While such meta-analyses have limitations and cannot be considered as persuasive as large, randomized intervention trials, the new study further supports the idea that the Mediterranean diet can confer important health benefits.

Different diets abound, many even promoted by physicians. But it’s a mistake to think of a diet as a temporary measure; instead, it is a lifetime commitment to healthy choices. Need to lose weight now? Don’t rush. Take comfort in knowing that even a modest incremental reduction can confer significant health benefits, lowering your risk of heart disease or diabetes. Crash diets only set us up “yo-yo” weight loss and regain.

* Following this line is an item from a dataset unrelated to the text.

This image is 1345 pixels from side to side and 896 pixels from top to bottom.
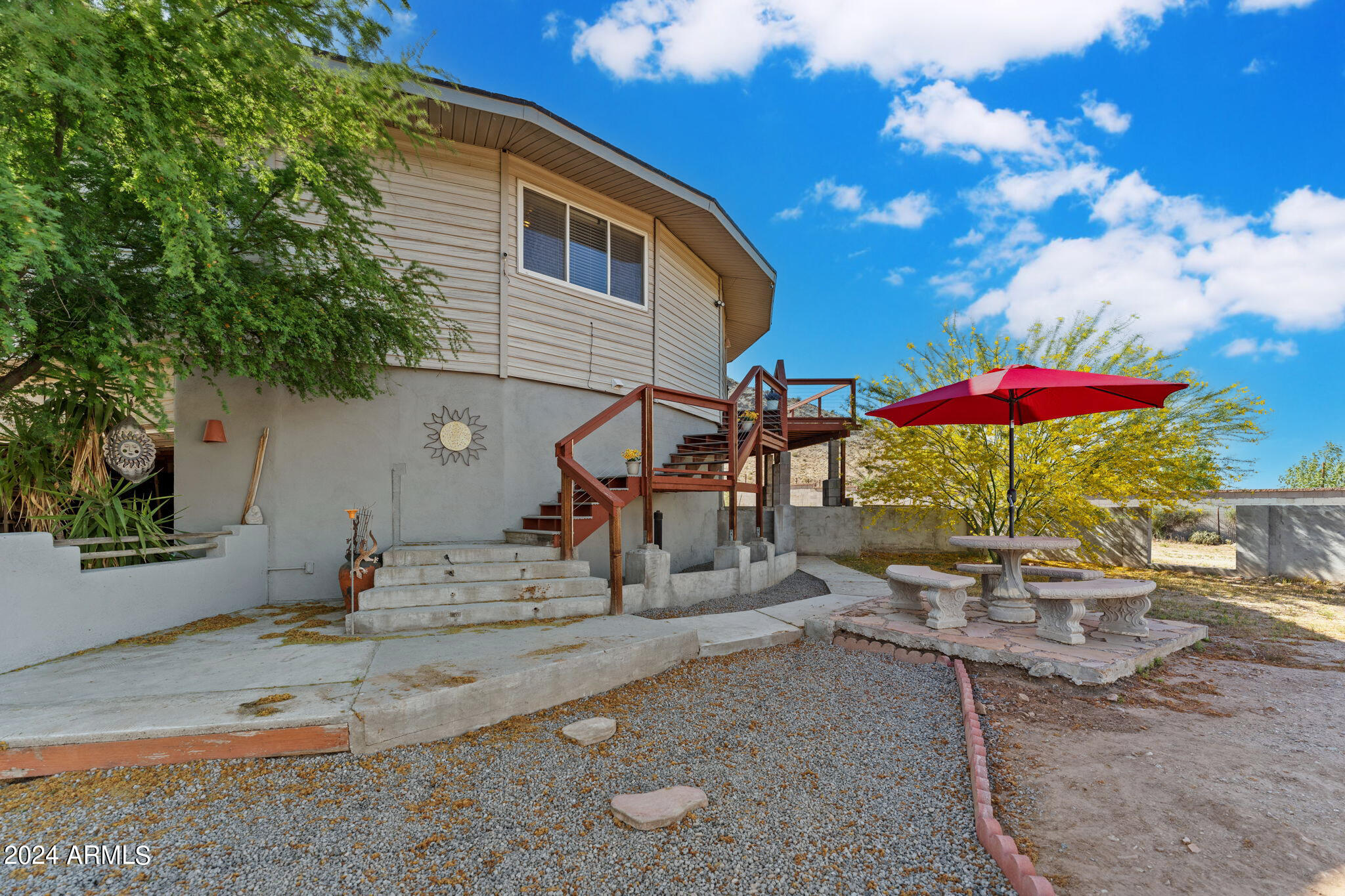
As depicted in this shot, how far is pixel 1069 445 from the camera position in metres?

Whatever eating habits you adopt must be sustainable over the long term. Many researchers regard this as the Mediterranean diet’s greatest strength. You can stick to it, and like it, year after year.

How sad, then, to learn that a diet that whose adherents were among the longest-lived in the world is now fading from view. The governments of Greece, Italy, Spain and Morocco have asked that UNESCO designate the Mediterranean diet an “intangible piece of cultural heritage.” But as The Times recently reported, fast food is proliferating across the Mediterranean region, threatening to propagate a U.S.-style obesity epidemic.

In Greece, three-quarters of the adult population is now overweight or obese, and at increasing risk for diabetes, heart disease and arthritis, among other maladies. “Much of the highly praised diet didn’t exist any more,” said a senior economist at the United Nations. ”It has become just a notion.” Rather than turning our backs on this traditional diet, the new data suggest we could all derive substantial health benefits from it.